▸ Supplied material:
▼
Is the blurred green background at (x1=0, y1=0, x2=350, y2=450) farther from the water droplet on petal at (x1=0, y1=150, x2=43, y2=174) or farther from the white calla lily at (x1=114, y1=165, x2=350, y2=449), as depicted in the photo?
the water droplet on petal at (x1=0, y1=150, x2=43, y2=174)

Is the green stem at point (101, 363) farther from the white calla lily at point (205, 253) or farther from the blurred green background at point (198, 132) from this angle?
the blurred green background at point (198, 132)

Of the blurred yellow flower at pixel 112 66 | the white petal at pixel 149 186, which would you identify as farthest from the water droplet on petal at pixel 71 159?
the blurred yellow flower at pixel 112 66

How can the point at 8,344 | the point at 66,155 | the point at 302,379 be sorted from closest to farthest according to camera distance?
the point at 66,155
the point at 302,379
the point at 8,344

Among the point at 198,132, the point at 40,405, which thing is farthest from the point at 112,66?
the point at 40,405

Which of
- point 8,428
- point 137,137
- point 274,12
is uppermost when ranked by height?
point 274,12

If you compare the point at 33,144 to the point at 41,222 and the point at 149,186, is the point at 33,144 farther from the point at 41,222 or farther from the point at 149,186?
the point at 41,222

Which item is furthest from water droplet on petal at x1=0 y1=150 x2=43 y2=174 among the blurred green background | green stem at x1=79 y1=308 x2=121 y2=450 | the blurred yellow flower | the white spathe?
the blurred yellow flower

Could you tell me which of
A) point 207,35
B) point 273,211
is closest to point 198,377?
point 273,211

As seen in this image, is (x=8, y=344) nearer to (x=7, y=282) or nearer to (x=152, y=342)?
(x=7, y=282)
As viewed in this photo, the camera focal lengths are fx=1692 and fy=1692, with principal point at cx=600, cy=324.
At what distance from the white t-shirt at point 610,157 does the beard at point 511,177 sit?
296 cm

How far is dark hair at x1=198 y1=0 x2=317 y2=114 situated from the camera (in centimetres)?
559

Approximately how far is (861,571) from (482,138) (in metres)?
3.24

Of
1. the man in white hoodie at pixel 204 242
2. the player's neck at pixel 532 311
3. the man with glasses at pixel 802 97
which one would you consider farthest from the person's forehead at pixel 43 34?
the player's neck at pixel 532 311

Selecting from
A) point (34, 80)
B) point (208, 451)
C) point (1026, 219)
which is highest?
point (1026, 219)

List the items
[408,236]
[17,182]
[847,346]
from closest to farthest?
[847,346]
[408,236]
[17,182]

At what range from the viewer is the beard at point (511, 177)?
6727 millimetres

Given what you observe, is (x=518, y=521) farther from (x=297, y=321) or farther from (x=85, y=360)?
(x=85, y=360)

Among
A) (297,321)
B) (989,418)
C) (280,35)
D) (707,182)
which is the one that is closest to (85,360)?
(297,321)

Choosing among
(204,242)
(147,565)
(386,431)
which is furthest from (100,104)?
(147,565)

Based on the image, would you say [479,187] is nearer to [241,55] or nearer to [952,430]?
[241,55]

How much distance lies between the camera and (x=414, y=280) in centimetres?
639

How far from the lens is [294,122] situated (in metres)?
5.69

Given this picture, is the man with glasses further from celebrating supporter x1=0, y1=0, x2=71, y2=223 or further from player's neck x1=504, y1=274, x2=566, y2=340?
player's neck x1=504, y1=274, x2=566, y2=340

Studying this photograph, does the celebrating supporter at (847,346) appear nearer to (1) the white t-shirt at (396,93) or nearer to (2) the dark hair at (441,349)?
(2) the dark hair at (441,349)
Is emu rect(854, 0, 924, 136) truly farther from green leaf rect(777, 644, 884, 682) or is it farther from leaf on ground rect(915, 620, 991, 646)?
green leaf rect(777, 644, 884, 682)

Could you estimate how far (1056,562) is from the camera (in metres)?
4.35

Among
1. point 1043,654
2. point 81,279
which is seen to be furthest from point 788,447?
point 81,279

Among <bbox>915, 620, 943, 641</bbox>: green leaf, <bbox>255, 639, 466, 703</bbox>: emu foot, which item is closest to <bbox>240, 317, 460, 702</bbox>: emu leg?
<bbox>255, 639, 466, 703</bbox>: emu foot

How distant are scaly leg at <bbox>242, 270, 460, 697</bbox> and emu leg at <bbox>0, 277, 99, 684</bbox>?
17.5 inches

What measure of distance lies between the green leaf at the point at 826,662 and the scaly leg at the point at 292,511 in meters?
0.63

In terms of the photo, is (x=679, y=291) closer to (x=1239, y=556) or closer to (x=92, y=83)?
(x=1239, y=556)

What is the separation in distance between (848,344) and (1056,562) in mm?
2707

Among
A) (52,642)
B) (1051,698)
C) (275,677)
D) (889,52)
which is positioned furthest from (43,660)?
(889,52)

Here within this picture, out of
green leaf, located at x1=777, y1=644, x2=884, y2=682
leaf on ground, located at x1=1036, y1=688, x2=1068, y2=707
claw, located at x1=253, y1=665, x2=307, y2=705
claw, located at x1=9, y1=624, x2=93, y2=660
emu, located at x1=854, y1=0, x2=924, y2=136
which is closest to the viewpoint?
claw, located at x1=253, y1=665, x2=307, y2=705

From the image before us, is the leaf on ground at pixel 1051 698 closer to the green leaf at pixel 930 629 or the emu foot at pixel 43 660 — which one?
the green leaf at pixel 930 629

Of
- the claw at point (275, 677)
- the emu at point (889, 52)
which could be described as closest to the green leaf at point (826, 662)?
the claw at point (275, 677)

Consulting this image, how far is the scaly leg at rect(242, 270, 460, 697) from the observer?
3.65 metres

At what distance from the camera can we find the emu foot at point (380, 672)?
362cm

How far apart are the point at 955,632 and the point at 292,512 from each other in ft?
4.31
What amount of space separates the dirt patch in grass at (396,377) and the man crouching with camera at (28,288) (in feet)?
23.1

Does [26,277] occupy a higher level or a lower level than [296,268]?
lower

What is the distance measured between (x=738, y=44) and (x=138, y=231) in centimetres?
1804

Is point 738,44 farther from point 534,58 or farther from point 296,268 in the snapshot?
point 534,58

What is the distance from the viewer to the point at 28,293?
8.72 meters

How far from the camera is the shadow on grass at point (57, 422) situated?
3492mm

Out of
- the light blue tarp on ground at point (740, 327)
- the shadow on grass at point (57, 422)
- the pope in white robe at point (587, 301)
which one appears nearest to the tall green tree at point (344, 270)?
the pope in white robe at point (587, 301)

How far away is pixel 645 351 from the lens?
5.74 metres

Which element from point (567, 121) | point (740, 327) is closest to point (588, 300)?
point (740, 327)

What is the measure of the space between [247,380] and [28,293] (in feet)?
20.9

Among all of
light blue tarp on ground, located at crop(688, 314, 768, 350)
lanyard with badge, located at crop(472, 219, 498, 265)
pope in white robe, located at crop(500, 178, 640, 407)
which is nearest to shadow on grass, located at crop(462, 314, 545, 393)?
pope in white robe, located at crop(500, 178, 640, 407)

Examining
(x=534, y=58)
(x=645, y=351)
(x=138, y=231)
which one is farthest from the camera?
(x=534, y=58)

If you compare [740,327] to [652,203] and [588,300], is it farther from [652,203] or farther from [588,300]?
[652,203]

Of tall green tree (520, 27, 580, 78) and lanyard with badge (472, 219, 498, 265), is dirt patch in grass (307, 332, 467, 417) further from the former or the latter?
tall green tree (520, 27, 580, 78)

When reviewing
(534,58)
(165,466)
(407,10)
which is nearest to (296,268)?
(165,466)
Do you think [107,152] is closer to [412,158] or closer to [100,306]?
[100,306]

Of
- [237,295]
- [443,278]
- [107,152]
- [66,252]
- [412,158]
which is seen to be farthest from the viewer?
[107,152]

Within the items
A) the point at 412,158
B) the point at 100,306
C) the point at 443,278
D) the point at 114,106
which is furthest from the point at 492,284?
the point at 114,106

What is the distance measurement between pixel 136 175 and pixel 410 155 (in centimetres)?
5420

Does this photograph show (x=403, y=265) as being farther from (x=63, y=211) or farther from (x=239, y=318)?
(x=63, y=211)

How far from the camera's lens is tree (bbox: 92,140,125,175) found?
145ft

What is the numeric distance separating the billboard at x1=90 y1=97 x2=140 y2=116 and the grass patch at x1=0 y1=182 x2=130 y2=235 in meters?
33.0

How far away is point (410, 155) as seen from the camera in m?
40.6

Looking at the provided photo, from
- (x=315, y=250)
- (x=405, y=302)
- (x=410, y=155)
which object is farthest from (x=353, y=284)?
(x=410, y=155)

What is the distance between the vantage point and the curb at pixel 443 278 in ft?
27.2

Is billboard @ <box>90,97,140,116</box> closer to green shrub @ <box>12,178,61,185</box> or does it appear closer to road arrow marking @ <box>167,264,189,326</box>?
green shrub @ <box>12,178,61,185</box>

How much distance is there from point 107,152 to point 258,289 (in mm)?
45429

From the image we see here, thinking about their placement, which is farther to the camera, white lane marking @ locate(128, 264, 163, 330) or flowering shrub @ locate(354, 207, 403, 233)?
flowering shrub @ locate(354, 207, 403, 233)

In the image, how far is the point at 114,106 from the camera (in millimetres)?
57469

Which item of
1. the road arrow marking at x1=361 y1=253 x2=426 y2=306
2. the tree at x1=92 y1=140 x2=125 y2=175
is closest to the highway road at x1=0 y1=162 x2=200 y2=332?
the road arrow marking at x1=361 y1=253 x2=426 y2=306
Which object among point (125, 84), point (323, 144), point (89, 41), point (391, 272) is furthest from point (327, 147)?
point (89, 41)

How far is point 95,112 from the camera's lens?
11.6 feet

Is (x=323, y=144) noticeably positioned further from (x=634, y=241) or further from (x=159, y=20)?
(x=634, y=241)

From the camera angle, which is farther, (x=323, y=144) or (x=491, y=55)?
▲
▸ Exercise directions:
Retype, exactly and only, the lines running from the one with "Does this photograph" through the final line of the listing above.

▸ Solution:
Does this photograph show (x=403, y=265) as being farther from (x=63, y=211) or farther from (x=239, y=318)?
(x=63, y=211)

How far from the camera's lens is tree (bbox: 92,140,125,175) found?
145ft

What is the numeric distance separating the billboard at x1=90 y1=97 x2=140 y2=116 and the grass patch at x1=0 y1=182 x2=130 y2=235 in meters?
33.0

How far away is point (410, 155) as seen from the camera in m?
40.6

Looking at the provided photo, from
- (x=315, y=250)
- (x=405, y=302)
- (x=410, y=155)
which object is farthest from (x=353, y=284)?
(x=410, y=155)

What is the distance between the vantage point and the curb at pixel 443 278 in ft?
27.2

Is billboard @ <box>90,97,140,116</box> closer to green shrub @ <box>12,178,61,185</box> or does it appear closer to road arrow marking @ <box>167,264,189,326</box>?
green shrub @ <box>12,178,61,185</box>

How much distance is there from point 107,152 to point 258,289 (in mm)?
45429

From the image we see here, thinking about their placement, which is farther to the camera, white lane marking @ locate(128, 264, 163, 330) or flowering shrub @ locate(354, 207, 403, 233)?
flowering shrub @ locate(354, 207, 403, 233)

In the image, how far is the point at 114,106 from the camera (in millimetres)?
57469

Which item of
1. the road arrow marking at x1=361 y1=253 x2=426 y2=306
2. the tree at x1=92 y1=140 x2=125 y2=175
is closest to the highway road at x1=0 y1=162 x2=200 y2=332?
the road arrow marking at x1=361 y1=253 x2=426 y2=306
Which object among point (125, 84), point (323, 144), point (89, 41), point (391, 272) is furthest from point (327, 147)?
point (89, 41)

How far is point 95,112 from the camera's lens?
11.6 feet

Is (x=323, y=144) noticeably positioned further from (x=634, y=241) or further from (x=159, y=20)?
(x=634, y=241)

From the camera angle, which is farther, (x=323, y=144) or (x=491, y=55)?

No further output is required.